A number of the bizarre glowing rays were also spotted across other parts of Northern Ireland, in addition to in northern England and Scotland, in keeping with Spaceweather.com.
The arcs and halos are brought on by hundreds of thousands of tiny, perfectly positioned ice crystals within the upper Earth atmosphere, which frequently accompany thin cirrus clouds, Fitzsimmons said. “If the winds are very uniform up there, the hexagonal-shaped crystals align,” he added. “This permits the daylight refracting through them to mix, just as light refracts through a prism, producing arcs and circles of sunlight.”
Fitzsimmons’ image includes no less than three different confirmed optical phenomena: a 22-degree halo, the massive circle surrounding the sun; a pair of “sundogs,” the brilliant points on both sides of the 22-degree halo; and a whole parhelic circle, the road that bisects the circle, which also forms a full circle around your entire sky.
A full parhelic circle may be very rare since it requires no less than five internal reflections from hundreds of thousands of individual ice crystals, all catching sunbeams concurrently, in keeping with Spaceweather.com.

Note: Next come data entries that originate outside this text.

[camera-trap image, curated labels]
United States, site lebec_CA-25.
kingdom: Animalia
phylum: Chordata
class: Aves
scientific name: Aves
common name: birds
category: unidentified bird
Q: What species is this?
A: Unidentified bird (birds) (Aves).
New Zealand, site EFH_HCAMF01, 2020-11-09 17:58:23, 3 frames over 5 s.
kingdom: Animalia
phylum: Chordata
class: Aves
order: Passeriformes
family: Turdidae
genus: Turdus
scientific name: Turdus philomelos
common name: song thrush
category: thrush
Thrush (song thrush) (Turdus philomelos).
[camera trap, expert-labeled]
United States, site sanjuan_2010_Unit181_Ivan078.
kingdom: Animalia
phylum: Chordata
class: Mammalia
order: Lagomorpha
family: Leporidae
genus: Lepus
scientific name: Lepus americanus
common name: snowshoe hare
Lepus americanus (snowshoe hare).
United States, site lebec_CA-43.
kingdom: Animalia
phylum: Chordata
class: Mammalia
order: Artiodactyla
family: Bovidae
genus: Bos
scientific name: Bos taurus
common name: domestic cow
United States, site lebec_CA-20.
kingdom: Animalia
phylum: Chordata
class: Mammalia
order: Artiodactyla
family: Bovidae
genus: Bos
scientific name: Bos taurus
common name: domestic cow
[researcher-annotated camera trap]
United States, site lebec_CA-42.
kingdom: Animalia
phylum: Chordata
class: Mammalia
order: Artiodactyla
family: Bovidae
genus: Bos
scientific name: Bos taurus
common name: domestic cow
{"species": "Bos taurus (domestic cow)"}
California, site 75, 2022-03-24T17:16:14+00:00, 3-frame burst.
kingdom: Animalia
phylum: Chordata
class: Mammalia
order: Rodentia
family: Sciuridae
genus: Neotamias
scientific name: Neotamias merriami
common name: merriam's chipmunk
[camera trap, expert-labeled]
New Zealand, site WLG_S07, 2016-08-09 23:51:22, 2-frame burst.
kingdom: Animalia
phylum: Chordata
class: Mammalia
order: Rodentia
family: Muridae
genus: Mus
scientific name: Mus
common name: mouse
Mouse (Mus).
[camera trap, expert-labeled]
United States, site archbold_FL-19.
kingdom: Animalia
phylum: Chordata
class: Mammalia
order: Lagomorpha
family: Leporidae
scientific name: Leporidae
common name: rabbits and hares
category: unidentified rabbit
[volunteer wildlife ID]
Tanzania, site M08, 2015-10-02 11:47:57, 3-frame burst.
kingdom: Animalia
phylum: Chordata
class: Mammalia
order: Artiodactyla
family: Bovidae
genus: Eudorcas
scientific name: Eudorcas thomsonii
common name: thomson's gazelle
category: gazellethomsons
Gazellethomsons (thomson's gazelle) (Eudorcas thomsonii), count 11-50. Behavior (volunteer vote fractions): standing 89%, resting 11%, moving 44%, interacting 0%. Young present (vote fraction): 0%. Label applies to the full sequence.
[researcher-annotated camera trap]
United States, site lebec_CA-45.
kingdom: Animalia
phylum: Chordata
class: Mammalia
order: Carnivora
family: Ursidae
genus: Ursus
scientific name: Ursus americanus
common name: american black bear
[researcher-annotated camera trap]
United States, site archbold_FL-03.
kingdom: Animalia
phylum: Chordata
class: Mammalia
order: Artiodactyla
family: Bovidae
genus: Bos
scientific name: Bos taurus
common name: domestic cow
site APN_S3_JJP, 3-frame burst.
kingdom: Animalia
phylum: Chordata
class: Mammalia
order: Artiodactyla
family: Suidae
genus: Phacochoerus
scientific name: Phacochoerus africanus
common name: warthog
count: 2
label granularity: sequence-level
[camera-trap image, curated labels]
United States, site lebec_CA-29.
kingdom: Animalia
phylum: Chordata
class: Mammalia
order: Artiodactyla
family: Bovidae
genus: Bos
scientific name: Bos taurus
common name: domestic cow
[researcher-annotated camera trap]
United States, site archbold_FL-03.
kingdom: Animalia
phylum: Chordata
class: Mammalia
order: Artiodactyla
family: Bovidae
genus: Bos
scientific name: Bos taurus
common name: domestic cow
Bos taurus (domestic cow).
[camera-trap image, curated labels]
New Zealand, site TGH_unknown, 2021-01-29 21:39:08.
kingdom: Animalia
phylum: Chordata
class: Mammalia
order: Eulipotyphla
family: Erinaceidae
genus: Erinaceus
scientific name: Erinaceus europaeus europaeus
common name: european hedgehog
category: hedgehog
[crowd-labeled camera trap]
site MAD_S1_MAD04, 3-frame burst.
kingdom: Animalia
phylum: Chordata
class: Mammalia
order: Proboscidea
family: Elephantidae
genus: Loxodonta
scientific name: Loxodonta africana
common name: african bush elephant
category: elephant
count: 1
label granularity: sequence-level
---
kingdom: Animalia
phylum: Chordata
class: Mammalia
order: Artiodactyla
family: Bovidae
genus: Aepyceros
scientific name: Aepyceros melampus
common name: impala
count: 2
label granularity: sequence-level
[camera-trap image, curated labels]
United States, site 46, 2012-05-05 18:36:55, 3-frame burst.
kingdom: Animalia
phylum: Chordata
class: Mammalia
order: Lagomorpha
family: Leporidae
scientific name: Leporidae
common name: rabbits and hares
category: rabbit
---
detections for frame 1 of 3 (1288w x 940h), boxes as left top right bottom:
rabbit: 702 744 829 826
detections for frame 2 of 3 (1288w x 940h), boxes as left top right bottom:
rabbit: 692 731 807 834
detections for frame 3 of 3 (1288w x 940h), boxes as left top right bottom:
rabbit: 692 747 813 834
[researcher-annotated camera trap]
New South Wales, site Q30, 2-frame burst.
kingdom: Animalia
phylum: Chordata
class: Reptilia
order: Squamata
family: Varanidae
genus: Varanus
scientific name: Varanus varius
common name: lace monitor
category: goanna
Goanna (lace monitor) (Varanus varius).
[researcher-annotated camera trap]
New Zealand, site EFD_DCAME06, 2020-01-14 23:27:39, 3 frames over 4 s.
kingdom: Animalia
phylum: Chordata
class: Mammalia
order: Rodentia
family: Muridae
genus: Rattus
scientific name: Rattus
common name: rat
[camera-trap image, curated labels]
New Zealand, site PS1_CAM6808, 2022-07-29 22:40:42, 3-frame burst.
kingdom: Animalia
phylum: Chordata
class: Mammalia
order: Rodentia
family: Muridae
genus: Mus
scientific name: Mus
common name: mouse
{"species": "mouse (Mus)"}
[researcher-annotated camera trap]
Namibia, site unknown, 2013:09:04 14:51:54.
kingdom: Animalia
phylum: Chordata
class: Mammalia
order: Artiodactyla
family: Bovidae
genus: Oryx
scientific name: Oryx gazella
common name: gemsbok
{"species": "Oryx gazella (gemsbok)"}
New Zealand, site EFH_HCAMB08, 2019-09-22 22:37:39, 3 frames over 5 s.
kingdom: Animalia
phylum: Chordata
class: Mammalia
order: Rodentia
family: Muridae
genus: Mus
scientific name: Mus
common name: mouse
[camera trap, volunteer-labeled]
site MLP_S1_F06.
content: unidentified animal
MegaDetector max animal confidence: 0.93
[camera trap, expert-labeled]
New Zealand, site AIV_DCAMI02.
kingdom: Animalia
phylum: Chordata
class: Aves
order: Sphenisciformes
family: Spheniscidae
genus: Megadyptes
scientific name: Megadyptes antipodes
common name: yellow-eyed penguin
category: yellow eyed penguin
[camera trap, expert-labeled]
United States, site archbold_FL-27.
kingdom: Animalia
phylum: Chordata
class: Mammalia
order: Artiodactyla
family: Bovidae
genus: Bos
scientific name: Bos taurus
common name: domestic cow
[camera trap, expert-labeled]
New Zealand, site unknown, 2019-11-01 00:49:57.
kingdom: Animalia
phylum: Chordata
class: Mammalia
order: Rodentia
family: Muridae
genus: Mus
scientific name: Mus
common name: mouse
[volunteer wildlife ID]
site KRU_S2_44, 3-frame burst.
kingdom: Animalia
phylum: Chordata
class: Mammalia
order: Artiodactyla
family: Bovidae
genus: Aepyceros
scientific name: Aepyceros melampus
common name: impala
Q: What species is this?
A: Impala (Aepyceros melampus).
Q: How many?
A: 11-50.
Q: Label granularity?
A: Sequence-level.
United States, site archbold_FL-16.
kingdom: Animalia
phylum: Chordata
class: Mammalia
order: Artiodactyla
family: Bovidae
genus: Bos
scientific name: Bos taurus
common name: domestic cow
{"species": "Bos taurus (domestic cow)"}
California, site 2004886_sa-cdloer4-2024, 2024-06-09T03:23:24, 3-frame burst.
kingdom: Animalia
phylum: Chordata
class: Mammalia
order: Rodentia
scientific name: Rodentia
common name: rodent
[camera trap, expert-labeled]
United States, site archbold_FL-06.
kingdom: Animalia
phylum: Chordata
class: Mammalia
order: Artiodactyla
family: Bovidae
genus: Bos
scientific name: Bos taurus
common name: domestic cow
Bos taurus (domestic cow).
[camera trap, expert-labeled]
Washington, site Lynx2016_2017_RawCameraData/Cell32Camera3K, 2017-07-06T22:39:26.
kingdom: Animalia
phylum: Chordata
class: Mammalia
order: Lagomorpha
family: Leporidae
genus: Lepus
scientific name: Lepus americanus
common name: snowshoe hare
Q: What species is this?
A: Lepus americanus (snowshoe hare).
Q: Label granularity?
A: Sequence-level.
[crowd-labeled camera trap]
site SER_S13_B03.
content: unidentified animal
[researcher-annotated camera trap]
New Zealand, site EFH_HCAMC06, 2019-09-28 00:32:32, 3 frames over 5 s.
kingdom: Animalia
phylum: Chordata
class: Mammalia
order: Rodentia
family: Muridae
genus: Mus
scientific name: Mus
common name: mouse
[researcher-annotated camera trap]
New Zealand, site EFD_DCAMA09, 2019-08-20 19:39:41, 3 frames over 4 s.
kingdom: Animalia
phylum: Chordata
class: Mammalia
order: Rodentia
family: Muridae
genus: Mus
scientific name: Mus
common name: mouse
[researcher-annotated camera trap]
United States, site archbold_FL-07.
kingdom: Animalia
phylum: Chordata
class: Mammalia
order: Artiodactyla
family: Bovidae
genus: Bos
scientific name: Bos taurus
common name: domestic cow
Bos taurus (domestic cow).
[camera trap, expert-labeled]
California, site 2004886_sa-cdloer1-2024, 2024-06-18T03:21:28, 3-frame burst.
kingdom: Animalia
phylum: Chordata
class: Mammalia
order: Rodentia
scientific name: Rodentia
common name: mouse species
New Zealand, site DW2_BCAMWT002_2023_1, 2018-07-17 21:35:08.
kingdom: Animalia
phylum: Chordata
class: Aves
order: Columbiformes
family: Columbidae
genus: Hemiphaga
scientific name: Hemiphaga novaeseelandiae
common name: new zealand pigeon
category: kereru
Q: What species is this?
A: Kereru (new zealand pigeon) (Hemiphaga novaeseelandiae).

The photographs also may include features of a circumscribed halo and a supralateral arc, which form the “eyelids” above and below the 22-degree halo, in keeping with Spaceweather.com.
The parhelic circle is the rarest and most “impressive feature” within the image, Fitzsimmons said. It’s something he has seen only a few times before, he added. But the opposite phenomena are more common than most individuals realize.
“The sun may be quite brilliant after they [the phenomena] are visible, so to note them, you want to block out the sun together with your thumb or a tree,” Fitzsimmons said. “But anytime it’s sunny with high-altitude wispy clouds, it’s value looking to see if there’s a halo or perhaps something more.”
On May 30, a photographer in Finland also caught a shot of a rainbow-colored ring of sunshine, referred to as a pollen corona, surrounding the sun. These rings, that are created by light scattering off of pollen grains within the air, are also hard to identify unless a part of the sun’s light has been blocked out.
Tiny atmospheric ice crystals may also create a variety of other weird visual phenomena, resembling polar stratospheric clouds, which shine like rainbows within the Arctic, and night-shining clouds (also called noctilucent clouds), which can develop into more visible to people within the Northern Hemisphere during June and July.